Врач-эндоскопист и координаторка Фонда медицинской солидарности Лидия Тарасенко после университета работала по распределению в Костюковичской районной больнице. Молодому специалисту не повезло — на первом рабочем месте критически не хватало опытных коллег. Публикуем часть большого разговора с Лидией Тарасенко о ее пути как медика и о состоянии беларуской медицины.
Весь текст можно прочитать здесь:
— При распределении никакого выбора не было. Распределение проходило следующим образом: ты идешь через актовый зал из конца в конец, едва успеваешь коснуться *опой стула — и уже распределен (распределение в медуниверситетах Беларуси проводится специальной комиссией с участием представителей Минздрава, заключительный этап — с участием министра здравоохранения. Во время учебы Лидии это был Василий Жарко. — Ред.). Никого не интересует ни твой семейный статус, ни пожелания — вообще ничего. На тебя глаза не поднимают. Непонятно, для чего вся эта унизительная процедура.
Мне не повезло — попала в довольно отдаленный район. Вытянула короткую спичку в этой лотерее. Получила, мягко говоря, не лучший из вариантов.
Читайте также: Педиатр из глубинки: «Очень хотела офтальмоскоп, но он стоил 250 долларов, а у меня зарплата — 300»
Поначалу было чувство ужаса. Не говорю, что Костюковичи сами по себе место хуже, чем Брагин, Хотимск или Береза. Но это очень далеко, это совершенно небольшой населенный пункт, и там не было опытных специалистов. Ты приезжал, и тебя кидали, как котенка в воду.
Самым ужасным было отсутствие старших коллег, к которым можно обратиться. На тот момент в этом городе уже 17 лет подряд повторялся один и тот же сценарий – все хирурги уезжали сразу после отработки. Перед моим приездом на пенсию ушел последний специалист с опытом.
Зато больница была лучшим зданием в городе. Ее построили, если не ошибаюсь, за счет гранта, связанного с тем, что территория пострадала от аварии на ЧАЭС. До сих пор вспоминаю, какие были классные полы в операционных, как их было удобно мыть, как они не разваливались от грохота тяжелых каталок. Можно было неожиданно найти какие-нибудь наборы ларингоскопов для интубации новорожденных. Удалось собрать лапароскопическую стойку.
Это происходило в 2009–2012 году, когда еще было намного лучше с медикаментами, когда можно было рассчитывать, что в больницу централизованно закупят антибиотики зарубежных производителей. Поэтому с оборудованием и медикаментами я не испытывала особых проблем.

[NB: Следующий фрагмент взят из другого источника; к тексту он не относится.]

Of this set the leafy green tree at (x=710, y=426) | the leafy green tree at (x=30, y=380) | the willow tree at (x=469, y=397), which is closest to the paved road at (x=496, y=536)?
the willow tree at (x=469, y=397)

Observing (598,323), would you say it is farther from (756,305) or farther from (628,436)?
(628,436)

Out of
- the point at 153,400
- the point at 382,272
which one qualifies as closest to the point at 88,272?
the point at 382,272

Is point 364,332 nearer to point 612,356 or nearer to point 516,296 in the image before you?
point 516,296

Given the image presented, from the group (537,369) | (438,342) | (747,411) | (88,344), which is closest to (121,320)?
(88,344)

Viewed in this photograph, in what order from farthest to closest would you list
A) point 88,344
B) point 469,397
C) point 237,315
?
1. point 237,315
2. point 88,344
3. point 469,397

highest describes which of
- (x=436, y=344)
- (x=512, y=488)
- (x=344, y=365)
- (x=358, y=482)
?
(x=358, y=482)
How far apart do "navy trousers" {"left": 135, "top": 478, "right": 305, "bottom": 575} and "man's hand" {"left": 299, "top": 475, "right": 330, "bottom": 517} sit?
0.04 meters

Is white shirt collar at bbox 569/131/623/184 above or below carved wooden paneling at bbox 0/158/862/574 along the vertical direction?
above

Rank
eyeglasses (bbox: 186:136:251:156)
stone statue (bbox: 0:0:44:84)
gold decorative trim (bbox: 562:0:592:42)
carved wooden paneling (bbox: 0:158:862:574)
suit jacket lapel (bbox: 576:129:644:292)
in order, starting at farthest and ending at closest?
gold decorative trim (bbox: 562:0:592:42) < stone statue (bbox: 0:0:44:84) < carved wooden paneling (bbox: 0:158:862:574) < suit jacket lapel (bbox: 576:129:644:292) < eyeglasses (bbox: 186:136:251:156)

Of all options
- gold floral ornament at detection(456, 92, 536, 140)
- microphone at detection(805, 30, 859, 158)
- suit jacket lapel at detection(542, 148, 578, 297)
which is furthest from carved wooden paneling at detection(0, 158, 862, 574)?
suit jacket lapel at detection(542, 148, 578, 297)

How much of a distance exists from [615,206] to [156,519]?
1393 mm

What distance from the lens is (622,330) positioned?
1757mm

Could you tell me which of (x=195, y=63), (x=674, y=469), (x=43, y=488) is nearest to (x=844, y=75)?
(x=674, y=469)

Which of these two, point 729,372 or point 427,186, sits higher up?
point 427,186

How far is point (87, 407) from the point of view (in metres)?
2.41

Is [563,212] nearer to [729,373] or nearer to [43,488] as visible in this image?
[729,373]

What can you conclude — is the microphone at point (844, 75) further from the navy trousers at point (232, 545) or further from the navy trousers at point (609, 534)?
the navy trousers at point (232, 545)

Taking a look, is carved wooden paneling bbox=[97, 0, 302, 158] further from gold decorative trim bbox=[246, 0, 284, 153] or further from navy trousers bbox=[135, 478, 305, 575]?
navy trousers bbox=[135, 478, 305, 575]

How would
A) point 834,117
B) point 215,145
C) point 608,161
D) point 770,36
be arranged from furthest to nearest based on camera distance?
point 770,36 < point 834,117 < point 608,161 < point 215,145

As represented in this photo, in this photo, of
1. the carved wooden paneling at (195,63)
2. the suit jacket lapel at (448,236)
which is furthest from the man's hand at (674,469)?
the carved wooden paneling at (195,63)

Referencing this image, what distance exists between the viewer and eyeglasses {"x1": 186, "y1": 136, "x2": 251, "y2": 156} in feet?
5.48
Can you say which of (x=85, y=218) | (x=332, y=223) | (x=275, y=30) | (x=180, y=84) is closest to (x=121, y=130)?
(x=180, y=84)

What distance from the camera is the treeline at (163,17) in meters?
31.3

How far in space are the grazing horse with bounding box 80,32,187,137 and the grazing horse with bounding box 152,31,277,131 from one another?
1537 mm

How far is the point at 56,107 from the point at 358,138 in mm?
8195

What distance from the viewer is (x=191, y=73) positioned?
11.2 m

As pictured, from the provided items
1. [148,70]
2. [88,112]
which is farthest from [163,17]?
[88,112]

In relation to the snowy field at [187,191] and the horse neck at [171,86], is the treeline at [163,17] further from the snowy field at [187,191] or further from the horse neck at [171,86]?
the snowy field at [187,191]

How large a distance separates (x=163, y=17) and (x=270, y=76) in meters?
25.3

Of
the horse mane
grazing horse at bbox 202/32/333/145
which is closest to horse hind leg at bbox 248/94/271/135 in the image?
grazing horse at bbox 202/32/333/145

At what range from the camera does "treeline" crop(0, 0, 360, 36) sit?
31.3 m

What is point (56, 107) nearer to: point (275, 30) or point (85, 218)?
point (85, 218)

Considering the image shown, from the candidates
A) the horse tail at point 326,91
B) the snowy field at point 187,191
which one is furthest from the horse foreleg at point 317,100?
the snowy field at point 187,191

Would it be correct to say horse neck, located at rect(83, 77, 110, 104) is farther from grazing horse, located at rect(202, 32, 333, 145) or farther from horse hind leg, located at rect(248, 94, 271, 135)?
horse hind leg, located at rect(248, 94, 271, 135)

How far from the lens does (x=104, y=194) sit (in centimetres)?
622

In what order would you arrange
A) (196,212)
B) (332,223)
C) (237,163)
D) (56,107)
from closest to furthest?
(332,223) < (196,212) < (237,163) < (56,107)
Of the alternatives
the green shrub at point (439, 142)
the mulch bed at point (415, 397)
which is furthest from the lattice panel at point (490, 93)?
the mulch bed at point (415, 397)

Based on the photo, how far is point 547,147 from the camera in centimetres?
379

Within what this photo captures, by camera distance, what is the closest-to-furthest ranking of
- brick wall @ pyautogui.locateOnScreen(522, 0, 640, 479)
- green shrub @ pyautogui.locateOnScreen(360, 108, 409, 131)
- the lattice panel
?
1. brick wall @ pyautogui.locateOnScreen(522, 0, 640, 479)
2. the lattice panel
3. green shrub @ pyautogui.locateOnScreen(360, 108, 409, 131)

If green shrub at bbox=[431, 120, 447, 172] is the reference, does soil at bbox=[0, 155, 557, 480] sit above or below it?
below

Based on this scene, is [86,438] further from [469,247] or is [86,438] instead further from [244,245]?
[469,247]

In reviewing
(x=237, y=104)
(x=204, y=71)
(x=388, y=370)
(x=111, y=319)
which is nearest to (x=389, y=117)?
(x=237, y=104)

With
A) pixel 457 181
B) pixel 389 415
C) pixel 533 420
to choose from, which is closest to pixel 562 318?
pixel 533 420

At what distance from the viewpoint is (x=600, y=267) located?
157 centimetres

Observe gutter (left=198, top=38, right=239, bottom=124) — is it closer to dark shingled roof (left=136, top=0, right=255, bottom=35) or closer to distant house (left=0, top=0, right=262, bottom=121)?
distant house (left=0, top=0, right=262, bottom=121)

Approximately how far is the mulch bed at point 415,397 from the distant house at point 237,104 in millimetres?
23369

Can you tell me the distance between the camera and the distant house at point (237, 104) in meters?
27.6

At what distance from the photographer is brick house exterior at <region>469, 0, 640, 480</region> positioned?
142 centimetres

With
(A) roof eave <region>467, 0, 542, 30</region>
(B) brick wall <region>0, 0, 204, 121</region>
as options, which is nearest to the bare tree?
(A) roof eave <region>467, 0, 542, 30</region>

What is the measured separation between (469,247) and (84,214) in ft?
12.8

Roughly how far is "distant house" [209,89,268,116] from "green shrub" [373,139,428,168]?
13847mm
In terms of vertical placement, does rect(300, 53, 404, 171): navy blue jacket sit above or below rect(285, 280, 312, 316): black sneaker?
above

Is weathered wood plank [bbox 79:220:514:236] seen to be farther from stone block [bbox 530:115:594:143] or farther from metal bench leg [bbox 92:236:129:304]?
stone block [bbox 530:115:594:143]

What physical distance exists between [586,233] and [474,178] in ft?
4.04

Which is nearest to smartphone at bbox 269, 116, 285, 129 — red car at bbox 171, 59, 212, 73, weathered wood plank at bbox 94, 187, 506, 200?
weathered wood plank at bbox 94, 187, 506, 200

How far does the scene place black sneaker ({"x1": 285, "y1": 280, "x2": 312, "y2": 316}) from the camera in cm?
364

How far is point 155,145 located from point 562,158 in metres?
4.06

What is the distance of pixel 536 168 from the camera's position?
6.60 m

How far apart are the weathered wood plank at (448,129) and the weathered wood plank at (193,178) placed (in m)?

Комментарий автора: по словам Лидии, смена парадигмы на «купляйце беларускае» в отношении медикаментов в стационарах произошла в период ее ранней практики, в районе 2010 год. В 2015 году Минздрав перешагнул 50-процентный барьер, установленный президентом, по финансовой доле беларуских лекарств на внутреннем рынке.
До какого-то момента не было жесткого регулирования по медикаментам. В 2016 году вышло постановление о госзакупках, известное под названием «третий лишний». Если на аукцион по медицинским препаратам приходит два или больше поставщика (даже не производителя) препаратов, которые произведены в Беларуси или в странах ЕАЭС, то третий из Европы не допускается к участию в конкурсе. Если третий и остальные тоже из Беларуси или из России — они допускаются.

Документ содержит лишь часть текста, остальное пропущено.